What to work on: Copy the rows word for word, beginning at the line that contains "Does the image" and stopping after the line that contains "988 centimetres".

[Start of Stored rows]

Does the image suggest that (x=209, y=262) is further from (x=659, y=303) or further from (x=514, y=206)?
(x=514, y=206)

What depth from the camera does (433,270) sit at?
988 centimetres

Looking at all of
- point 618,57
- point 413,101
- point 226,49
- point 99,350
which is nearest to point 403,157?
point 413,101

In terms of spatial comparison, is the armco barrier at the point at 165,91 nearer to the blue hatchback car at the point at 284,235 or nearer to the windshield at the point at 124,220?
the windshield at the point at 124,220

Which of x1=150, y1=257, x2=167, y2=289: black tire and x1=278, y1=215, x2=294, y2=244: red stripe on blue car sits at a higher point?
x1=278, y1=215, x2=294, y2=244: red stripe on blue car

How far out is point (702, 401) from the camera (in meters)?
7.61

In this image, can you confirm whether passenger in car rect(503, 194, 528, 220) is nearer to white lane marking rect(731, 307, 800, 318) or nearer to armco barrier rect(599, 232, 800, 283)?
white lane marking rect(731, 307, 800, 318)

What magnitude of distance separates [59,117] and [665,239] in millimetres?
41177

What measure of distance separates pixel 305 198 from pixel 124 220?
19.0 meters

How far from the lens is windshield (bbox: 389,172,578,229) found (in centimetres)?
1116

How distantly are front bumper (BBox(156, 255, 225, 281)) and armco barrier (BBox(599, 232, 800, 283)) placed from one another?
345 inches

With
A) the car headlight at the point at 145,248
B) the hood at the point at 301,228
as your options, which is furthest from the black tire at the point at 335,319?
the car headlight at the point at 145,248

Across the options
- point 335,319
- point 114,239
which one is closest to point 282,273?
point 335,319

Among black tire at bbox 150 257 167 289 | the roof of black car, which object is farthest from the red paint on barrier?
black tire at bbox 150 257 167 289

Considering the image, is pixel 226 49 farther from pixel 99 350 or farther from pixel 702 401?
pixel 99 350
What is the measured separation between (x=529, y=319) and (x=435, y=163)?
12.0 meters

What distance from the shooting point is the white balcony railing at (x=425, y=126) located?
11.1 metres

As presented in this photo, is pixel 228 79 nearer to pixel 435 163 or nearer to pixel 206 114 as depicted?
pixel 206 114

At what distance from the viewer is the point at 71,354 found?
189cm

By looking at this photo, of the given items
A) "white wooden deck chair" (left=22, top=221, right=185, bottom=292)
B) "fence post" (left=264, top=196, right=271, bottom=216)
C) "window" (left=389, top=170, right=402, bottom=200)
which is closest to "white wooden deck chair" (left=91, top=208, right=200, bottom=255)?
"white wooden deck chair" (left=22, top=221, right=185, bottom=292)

[End of Stored rows]
[Start of Stored rows]

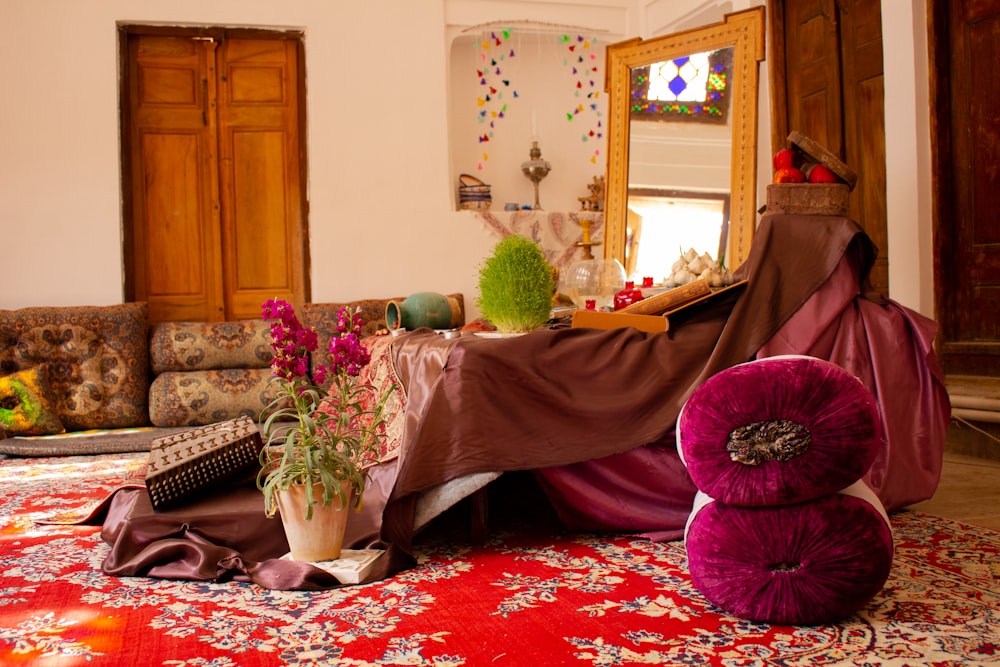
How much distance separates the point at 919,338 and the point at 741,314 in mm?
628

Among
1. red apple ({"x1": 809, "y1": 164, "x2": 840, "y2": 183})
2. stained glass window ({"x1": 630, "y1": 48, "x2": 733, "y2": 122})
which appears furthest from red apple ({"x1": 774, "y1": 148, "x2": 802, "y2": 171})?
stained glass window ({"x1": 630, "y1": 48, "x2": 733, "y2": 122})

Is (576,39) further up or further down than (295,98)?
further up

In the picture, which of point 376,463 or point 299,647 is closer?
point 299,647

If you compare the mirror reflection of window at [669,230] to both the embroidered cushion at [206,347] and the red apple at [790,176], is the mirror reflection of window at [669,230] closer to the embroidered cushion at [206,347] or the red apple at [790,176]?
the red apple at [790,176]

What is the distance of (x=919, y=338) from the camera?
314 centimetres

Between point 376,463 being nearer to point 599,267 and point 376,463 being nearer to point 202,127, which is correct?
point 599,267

[End of Stored rows]

Response to this task:
Does the image suggest that (x=209, y=262) is further from (x=659, y=303) or further from (x=514, y=206)?
(x=514, y=206)

What depth from the camera does (433,270) sit at?
988 centimetres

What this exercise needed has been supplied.